Suppose that $f$ is a function $[0,1] \to \mathbb{R}$, and $f(0) < 0 < f(1)$. Let $F(x) = \int_0^x -f(y) dy$. Use your procedure to find the $x$ in $[0,1]$ where $F$ attains its maximum. By the fundamental theorem of calculus $F$ is differentiable and $F' = -f$, and since $x$ is where $F$ has a maximum, $F'(x) = 0$, so $-f(x) = 0$, so $f(x) = 0$, and the intermediate value has been found. [End proof] Therefore no such method can exist (a proof of negation). Bishop proves the necessary calculus theorems in his book. Interestingly, Bishop shows how to compute the least upper bound of a continuous function on an interval, but doesn't mention that it can't be shown to take that value.
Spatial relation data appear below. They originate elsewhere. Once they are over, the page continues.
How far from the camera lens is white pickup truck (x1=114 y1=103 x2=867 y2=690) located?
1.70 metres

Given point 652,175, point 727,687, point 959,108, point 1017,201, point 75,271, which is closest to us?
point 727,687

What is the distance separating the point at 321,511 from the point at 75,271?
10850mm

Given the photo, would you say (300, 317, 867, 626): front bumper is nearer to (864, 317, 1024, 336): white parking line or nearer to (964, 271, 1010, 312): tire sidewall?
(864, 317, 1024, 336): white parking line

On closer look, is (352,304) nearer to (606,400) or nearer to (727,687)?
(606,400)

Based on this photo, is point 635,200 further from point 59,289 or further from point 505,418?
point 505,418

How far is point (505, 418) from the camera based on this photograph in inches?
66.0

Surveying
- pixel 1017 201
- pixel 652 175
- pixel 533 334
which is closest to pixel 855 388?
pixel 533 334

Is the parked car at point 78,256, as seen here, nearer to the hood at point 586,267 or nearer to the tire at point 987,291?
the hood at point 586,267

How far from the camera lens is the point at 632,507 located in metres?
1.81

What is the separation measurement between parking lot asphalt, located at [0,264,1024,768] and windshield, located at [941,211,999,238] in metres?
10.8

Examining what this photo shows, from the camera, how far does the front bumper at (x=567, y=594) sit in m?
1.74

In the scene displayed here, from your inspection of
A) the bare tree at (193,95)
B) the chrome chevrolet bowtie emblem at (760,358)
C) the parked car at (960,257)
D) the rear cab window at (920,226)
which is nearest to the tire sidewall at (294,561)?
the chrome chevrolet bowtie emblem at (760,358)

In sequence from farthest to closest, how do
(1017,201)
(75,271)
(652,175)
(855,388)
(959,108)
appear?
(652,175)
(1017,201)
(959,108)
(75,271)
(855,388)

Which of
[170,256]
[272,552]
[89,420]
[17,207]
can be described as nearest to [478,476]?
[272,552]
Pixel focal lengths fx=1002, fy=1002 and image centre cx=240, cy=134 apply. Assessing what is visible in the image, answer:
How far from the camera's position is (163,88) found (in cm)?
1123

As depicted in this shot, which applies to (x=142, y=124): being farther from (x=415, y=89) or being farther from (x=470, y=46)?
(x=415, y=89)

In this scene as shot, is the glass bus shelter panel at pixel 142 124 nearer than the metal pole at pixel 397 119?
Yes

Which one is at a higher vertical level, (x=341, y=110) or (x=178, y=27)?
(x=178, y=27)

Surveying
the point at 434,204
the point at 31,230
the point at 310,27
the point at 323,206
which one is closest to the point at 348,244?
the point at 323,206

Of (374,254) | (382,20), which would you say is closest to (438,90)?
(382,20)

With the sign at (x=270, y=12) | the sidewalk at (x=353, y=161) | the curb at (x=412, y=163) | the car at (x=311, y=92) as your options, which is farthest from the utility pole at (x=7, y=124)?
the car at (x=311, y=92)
@Robert: I took the liberty to edit your comment to insert LaTeX and also to fix the proof a bit (I think HTML ate a part of it). Please let me know if I did injustice to your proof. (Also, I think it goes without saying that $f$ is assumed to be continuous in Bishop sense, i.e., uniformly continuous on every closed interval, otherwise how do you define the integral?)

You have shown, I think, that if every Bishop-continuous map on $[0,1]$ attains its maximum then the Intermediate Value Theorem holds.

But my claim (specialized to $X = [0,1]$) was: if every sequence in $[0,1]$ has a convergent subsequence, then every continuous map on $[0,1]$ attains its maximum.

I am very sorry, but how does what you have shown invalidate what I claimed? If we put both things together we only get: “If every sequence in $[0,1]$ has a convergent subsequence then the Intermediate Value Theorem holds”. This is not in contradiction with possible failure of the Intermediate Value Theorem in Bishop-style mathematics. In fact, it is easy to show Bishop-style that the claim actually holds. For suppose every sequence in $[0,1]$ has a convergent subsequence and $f : [0,1] \to \mathbb{R}$ is continuous and $f(0) < 0 < f(1)$. We can find a sequence $(x_n)_n$ such that $|f(x_n)| \leq 2^{-n}$. Take a convergent subsequence of $(x_n)$, and its limit is where $f$ has a zero. It is an exercise to show that if every sequence of $[0,1]$ has a convergent subsequence then every continuous map on $[0,1]$ attains its maximum.

You are quite right, of course. I got confused because I didn’t realise you had assumed something that was Bishop-false. This must be why Bishop’s definition of compact isn’t any of the usual ones, it’s totally bounded and complete, and applies only to metric spaces.